In a hop-by-hop router configuration, packets enter a router, the router examines the header, and then the router sends the packet to the next hop based on the ultimate destination address.
In a label-switched network, the operation is different. Packets aren’t forwarded on a hop-by-hop basis. Instead, paths are established for particular source-destination pairs.
In the topology of an IP-routed network, traffic from router 1 is forwarded to router 4, which then makes its own forwarding decision, and so on, until the packets arrive at router 9.
In a label-switched network, a path from router 1 to router 9 is created so that all traffic from router 1 to router 9 takes the same deterministic path. Because a preset path exists, individual routing nodes don’t need to do a forwarding lookup on the packets as they enter the router.

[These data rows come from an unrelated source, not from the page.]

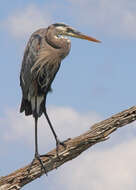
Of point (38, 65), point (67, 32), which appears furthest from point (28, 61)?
point (67, 32)

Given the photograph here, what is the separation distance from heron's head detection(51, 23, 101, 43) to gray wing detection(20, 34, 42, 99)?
24cm

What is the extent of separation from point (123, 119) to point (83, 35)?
4.09ft

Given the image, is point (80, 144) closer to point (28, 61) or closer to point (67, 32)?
point (28, 61)

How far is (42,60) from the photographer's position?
6.45 m

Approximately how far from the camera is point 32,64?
21.4ft

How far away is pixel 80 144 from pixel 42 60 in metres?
1.17

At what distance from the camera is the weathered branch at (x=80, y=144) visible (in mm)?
6078

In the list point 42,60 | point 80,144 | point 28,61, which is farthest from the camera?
Answer: point 28,61

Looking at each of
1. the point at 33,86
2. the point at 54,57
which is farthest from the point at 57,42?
the point at 33,86

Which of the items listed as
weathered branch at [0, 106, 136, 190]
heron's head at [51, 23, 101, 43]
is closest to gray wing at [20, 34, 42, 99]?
heron's head at [51, 23, 101, 43]

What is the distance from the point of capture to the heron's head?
6.43 meters

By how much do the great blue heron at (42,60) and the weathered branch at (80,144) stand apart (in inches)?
8.2

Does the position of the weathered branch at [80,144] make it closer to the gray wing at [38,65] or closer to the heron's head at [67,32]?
the gray wing at [38,65]

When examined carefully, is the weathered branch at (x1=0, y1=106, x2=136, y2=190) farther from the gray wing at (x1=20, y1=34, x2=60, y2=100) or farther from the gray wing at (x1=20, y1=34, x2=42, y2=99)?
the gray wing at (x1=20, y1=34, x2=42, y2=99)
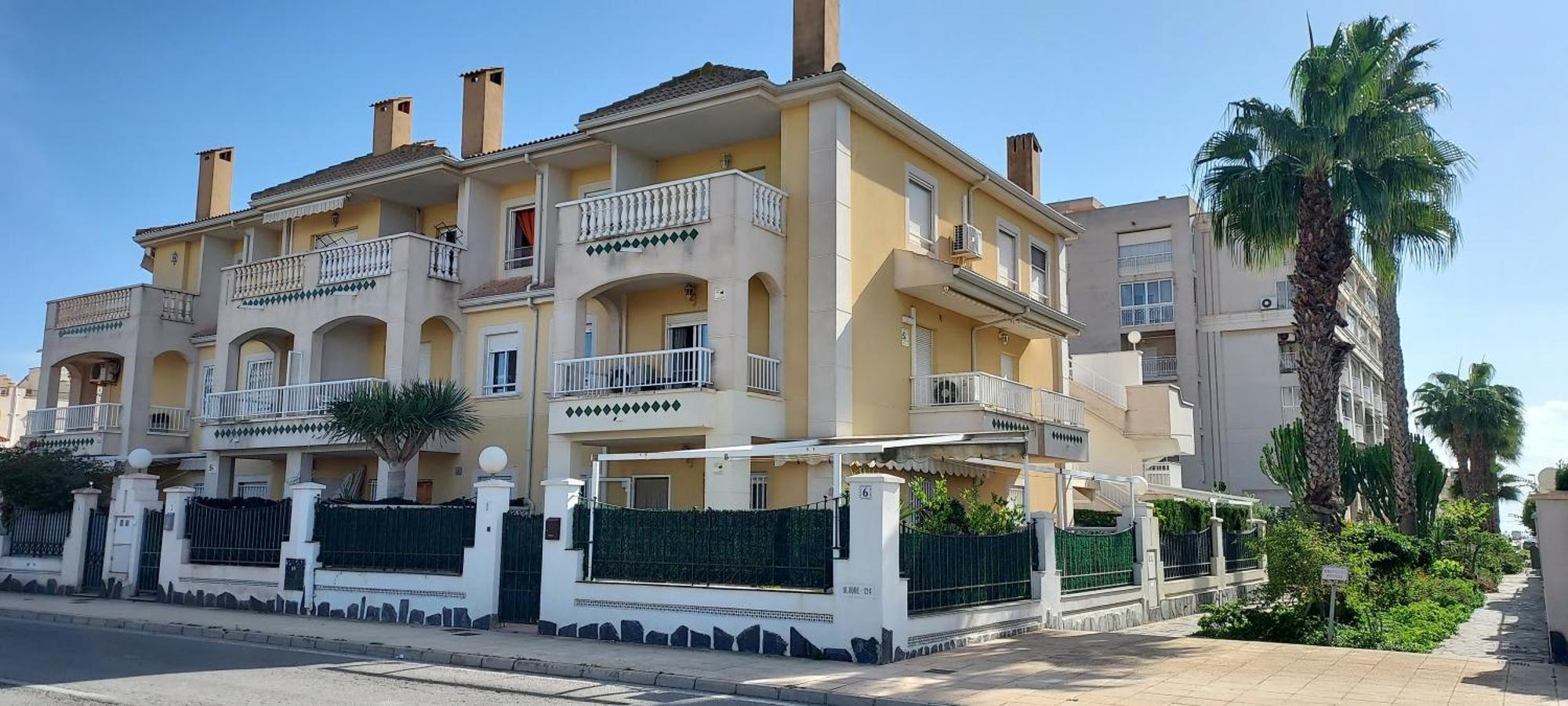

Instead, each node must keep information only on the paths that have been established through it (so switching tables tend to be much smaller than routing tables). As packets from that flow enter a router, the router can switch the packets on to a predefined path toward its destination through the network.
Put simply, if router 4 knows that for all traffic from router 1 to router 9, the next stop along the way is router 6, it can just forward the packets to that predetermined hop without ever looking up the route in its routing table.
The predetermined paths that make MPLS work are called label-switched paths (LSPs). Routers in an MPLS network exchange MPLS information to set up these paths for various source-destination pairs.
What is important here is that every router along the LSP from router 1 to router 9 must have the same view of the LSP. If a switched path is to have real efficiencies over typical IP routing, every router on the LSP must be able to switch the packet forward.
MPLS is often called a layer 2.5 technology because it shares both routing (layer 3) and switching (layer 2) characteristics. The fact that paths are preset makes MPLS behave quite like a layer 2 protocol. However, MPLS’s capability to use signaling protocols, which themselves rely on routing knowledge for LSP establishment and traffic engineering and adjust on the fly, definitely makes it more layer 3ish.